Grand Voices in Chamber-size La Gioconda

SwedenSweden Amilcare PONCHIELLI La Gioconda. Soloists, Instrumentalists and Chorus, Mette Juliane Christensen (piano & conductor) at Dala Floda Opera Festival, Dala Floda, Dalecarlia 5.8.2015 (GF)

La Gioconda – Leena Malkki
Barnaba – Bengt Krantz
Laura – Ingeborg Børch
Enzo Grimaldo – Francisco Almanza
Alvise Badoero – Michael MacKinnon
La Cieca – Ulrika Tenstam

Directed by Peter Bäckström
Sets by Peter Bäckström, Hans Roupe and Maria Hegborn
Costume design and masks by Mimi Terris
Lighting design by Hans Roupe

La Gioconda is the only opera by Ponchielli that has survived until the present day. Based on a play by Victor Hugo and with a libretto by Tobia Gorrio, an anagram of Arrigo Boito, known as the librettist for Verdi’s Otello and Falstaff and also a composer in his own right – his Mefistofele is still played today. He seems to have been dissatisfied with the Gioconda libretto, which is unfair, since it is in fact very good and his verses inspired Ponchielli to a string of pearls of memorable arias: Enzo Grimaldo’s Cielo e mar, La Gioconda’s touching Suicidio!, La Cieca’s Voce di donna, Laura’s Stella del marinar and the dramatic arias for Barnaba and Alvise – meaty challenges for strong-voiced and expressive singing-actors. And these are only a few of the highlights; there are several duets and ensembles to savour and Ponchielli’s orchestra glows with enticing melodies and darkish colours.

This last aspect was toned down in OperaFabriken’s (The Opera Factory) recent production of the opera, which has been touring the southernmost part of Sweden since the beginning of July and will continue until mid-September. But they made a guest-appearance at the opera festival in Dala Floda in Central Sweden – a nice little trip of 700 kilometres and then the same distance back the next day! With an instrumental ensemble consisting of piano, clarinet, two violins and cello and a chorus of four voices, also doubling in comprimario roles, this is a chamber-size version of a grand opera – and it works surprisingly well. Since they play in small venues with limited space the format is out of necessity, sets and props are minimalized – In Dala Floda Church, dating back to early 15th century, a dozen foldable chairs that were moved about were the only accessories. This left a lot to the imagination of the audience, and of course to the expressivity of the cast. Being an opera that very few visitors knew and sung in Italian with no surtitles, a language maybe even fewer were fluent in but aided by a fairly detailed synopsis in the elegant programme, the listeners were kept spellbound throughout the performance – an ample demonstration of the power of the music to convey the emotions of the drama and the ability of good singers and actors to bridge over language barriers. Many facets of human behaviour are exposed: oppression, violence, deceit but also love, compassion and forgiveness. The music is not as subtle as late Verdi, but it is full-blooded and vital and in the end very human.

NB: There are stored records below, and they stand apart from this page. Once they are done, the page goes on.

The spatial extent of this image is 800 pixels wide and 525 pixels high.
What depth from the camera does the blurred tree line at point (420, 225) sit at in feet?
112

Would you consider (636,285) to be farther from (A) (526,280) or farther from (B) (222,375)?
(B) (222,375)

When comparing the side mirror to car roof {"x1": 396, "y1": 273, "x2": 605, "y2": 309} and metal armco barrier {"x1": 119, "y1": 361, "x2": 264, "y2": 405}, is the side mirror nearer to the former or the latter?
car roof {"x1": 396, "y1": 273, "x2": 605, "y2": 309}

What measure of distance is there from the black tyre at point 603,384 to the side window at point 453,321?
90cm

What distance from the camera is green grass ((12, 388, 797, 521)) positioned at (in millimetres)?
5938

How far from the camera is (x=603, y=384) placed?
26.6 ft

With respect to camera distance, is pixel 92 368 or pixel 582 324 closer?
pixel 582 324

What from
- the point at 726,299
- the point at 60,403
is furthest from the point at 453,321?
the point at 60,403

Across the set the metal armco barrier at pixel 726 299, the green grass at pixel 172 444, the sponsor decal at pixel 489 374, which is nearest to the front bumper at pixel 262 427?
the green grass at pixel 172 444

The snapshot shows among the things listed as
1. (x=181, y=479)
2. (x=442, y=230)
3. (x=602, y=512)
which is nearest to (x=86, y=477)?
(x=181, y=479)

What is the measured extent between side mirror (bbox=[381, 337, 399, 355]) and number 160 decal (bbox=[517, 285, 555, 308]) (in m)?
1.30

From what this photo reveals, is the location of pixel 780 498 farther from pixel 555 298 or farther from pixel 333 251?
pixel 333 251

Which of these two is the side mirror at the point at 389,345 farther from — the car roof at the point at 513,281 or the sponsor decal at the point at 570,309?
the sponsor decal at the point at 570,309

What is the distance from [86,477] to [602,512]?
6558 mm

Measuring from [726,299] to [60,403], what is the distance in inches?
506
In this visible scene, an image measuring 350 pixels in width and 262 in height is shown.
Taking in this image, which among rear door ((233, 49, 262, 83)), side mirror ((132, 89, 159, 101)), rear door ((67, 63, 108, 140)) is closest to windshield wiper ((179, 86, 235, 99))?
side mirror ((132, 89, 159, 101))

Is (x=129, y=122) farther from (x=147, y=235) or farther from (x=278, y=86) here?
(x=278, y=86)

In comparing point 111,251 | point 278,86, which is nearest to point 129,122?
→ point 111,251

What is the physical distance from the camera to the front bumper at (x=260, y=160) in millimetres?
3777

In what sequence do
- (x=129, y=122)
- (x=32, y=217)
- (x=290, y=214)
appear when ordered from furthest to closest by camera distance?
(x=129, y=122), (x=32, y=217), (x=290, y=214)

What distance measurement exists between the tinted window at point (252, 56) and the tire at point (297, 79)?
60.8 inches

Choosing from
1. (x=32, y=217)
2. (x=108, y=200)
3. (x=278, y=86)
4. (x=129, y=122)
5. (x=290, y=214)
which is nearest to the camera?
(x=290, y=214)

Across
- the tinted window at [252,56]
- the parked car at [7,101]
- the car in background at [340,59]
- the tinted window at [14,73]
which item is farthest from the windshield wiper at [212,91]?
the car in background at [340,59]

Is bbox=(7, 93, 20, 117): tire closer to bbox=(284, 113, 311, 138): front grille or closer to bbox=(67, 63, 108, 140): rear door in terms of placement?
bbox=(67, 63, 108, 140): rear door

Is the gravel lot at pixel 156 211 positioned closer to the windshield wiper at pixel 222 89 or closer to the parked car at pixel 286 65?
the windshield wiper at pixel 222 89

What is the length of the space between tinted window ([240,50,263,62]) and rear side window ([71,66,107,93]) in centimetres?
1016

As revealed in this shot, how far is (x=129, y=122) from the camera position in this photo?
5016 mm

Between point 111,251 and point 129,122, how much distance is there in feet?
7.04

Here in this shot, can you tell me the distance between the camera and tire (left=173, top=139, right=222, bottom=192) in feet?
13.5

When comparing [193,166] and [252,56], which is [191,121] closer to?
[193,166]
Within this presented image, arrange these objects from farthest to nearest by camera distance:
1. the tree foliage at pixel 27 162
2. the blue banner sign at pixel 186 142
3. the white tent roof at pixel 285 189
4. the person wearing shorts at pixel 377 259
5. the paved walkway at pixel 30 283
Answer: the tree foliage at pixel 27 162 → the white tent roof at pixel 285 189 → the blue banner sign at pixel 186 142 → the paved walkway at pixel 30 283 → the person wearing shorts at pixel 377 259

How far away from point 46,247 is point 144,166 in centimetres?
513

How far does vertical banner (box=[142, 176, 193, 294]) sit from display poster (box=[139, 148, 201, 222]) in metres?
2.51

Strong, sometimes rather primitive emotions also requires grand voices and grand voices were at hand in this production. Caruso once said that all you need to get a good performance of Il trovatore is the four greatest voices in the world. For La Gioconda that isn’t enough, you need six great voices. Scotch-Canadian bass Michael MacKinnon’s snarling Alvise was a spine-chilling monster – evil personified. Bengt Krantz’ sonorous, nuanced and oily chief of police Barnaba, could also roar and rage so frighteningly that people in the first rows crouched. Mexican tenor Francisco Almanza as the hero Enzo Grimaldo sported a brilliant lirico-spinto voice that he intelligently never over-loaded – Cielo e mar was stylish and well nuanced. La Cieca, La Gioconda’s blind mother, is a dream role for a contralto and the experienced Ulrika Tenstam – I saw her almost 25 years ago as a magnificent Dalila – impressed greatly with her deep chest-voice. As Laura, Alvise’s wife but in love with Enzo, the young Ingeborg Børch poured out golden mezzo-tones. And La Gioconda herself? It’s a fiendishly complex role that encompasses all kinds of extreme emotions, and Leena Malkki, also producer of the production, had the vocal and expressive strength to create a three-dimensional character, equipped with a brilliant spinto voice that went straight to the heart.

Six grand voices and six great actors – and let us not forget the chorus and the musicians – adorned the music with a shimmer of gold and well deserved the standing ovations. The opera should also be included in the ovations – it should be seen much more frequently. Apart from a production in Södertälje some eight years ago it has not – according to a well-informed friend – been seen in Sweden since 1928.